Capítulo 36
Durante toda la noche y el día siguiente Caroline sintió que la empujaban, la impulsaban y la arrastraban mientras era obligada a adaptarse al paso del incansable trote de su captores. Sólo se detuvieron un momento para comer y nada para dormir, conversando de vez en cuando en lo que a Caroline le parecía que eran sonidos ininteligibles. Cuando tropezó por la que debía de ser la duodécima vez y se dieron cuenta por lo visto de que eran sus faldas largas la causa de su torpeza, le cortaron el vestido a la altura de la rodilla.

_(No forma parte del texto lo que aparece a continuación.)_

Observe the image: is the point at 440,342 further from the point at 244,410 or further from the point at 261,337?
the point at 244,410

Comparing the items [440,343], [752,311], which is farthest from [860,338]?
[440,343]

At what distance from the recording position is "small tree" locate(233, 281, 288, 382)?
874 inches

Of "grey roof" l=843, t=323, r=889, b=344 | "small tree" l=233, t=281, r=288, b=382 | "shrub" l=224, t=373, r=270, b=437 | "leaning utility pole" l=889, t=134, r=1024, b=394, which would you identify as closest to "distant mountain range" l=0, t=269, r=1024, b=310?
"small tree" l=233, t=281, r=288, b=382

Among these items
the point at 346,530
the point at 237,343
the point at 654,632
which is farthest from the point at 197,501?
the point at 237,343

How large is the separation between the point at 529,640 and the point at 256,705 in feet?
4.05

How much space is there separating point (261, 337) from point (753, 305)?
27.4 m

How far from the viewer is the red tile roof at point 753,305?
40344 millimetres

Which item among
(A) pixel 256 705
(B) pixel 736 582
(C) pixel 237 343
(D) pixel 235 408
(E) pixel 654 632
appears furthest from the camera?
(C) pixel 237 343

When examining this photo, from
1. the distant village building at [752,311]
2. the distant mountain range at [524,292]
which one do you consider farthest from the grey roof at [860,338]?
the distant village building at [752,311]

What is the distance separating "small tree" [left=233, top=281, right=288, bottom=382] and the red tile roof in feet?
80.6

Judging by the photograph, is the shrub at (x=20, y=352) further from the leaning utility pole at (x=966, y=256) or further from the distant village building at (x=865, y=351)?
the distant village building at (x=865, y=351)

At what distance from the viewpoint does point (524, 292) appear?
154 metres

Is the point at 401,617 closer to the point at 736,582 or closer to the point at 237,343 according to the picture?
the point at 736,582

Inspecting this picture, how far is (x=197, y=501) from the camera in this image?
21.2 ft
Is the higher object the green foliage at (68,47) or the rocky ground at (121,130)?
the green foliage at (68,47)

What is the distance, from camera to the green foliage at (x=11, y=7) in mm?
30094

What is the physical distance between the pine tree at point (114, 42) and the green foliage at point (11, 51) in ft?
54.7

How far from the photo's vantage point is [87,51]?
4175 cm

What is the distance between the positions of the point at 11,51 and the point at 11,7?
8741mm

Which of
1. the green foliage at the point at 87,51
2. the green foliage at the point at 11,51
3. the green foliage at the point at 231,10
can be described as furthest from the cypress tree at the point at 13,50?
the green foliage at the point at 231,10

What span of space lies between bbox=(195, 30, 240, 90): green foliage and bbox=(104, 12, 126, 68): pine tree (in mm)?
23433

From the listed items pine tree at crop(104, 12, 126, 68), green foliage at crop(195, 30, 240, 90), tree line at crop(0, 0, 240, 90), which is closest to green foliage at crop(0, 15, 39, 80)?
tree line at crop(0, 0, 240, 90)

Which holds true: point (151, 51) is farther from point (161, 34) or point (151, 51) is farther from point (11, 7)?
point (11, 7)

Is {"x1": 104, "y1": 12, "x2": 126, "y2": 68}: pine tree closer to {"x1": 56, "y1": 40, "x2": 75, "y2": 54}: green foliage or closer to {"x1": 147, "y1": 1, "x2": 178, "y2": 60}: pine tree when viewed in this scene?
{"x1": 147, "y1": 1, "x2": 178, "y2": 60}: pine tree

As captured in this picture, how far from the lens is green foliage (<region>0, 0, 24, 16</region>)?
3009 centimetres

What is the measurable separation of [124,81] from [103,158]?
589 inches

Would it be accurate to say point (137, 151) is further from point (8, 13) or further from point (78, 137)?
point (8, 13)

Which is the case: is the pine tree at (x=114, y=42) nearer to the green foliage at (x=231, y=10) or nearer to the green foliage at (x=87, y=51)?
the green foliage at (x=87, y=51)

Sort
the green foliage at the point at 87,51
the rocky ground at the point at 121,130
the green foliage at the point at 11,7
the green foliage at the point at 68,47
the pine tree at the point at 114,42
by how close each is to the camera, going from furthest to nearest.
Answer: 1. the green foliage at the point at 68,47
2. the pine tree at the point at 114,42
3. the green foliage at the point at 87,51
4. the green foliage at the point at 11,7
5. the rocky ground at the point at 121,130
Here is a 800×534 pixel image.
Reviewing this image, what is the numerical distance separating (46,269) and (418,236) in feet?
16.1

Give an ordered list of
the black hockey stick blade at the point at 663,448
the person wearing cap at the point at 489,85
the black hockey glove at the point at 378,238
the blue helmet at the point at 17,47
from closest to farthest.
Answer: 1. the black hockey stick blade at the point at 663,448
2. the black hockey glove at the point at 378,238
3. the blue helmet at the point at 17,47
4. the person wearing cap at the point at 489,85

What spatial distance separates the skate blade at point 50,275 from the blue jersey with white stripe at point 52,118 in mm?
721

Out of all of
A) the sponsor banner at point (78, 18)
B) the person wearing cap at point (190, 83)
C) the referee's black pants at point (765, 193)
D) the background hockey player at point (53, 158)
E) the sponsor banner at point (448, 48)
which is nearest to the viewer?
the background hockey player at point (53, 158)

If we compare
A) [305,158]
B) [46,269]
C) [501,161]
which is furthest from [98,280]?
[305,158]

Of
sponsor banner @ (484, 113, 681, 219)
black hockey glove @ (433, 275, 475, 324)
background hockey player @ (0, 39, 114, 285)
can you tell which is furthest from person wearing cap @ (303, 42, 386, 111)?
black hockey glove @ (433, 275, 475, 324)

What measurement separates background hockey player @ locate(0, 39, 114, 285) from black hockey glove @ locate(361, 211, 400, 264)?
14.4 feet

Un completo terror se apoderó de Caroline cuando la cuchilla desgarró la falda de algodón gris y las enaguas blancas debajo. Las imágenes de violación y asesinato bailaban con repugnancia en su mente. Pero el cuchillo no tocó su carne, y, por más salvajes que fueran, parecían tener poco interés en ella como mujer. Con las piernas descubiertas desde la rodilla, a no ser por sus medias blancas de algodón, le quitaron la mordaza de la boca, colocaron un pan con un sabor peculiar delante de su rostro y lo sostuvieron, con impaciencia, mientras comía. Después le dieron agua de una bolsa de gamuza con aspecto aceitoso, volvieron a amordazarla y de nuevo la empujaron a que continuara, siguiendo el curso del río Connecticut, que se alejaba del mar.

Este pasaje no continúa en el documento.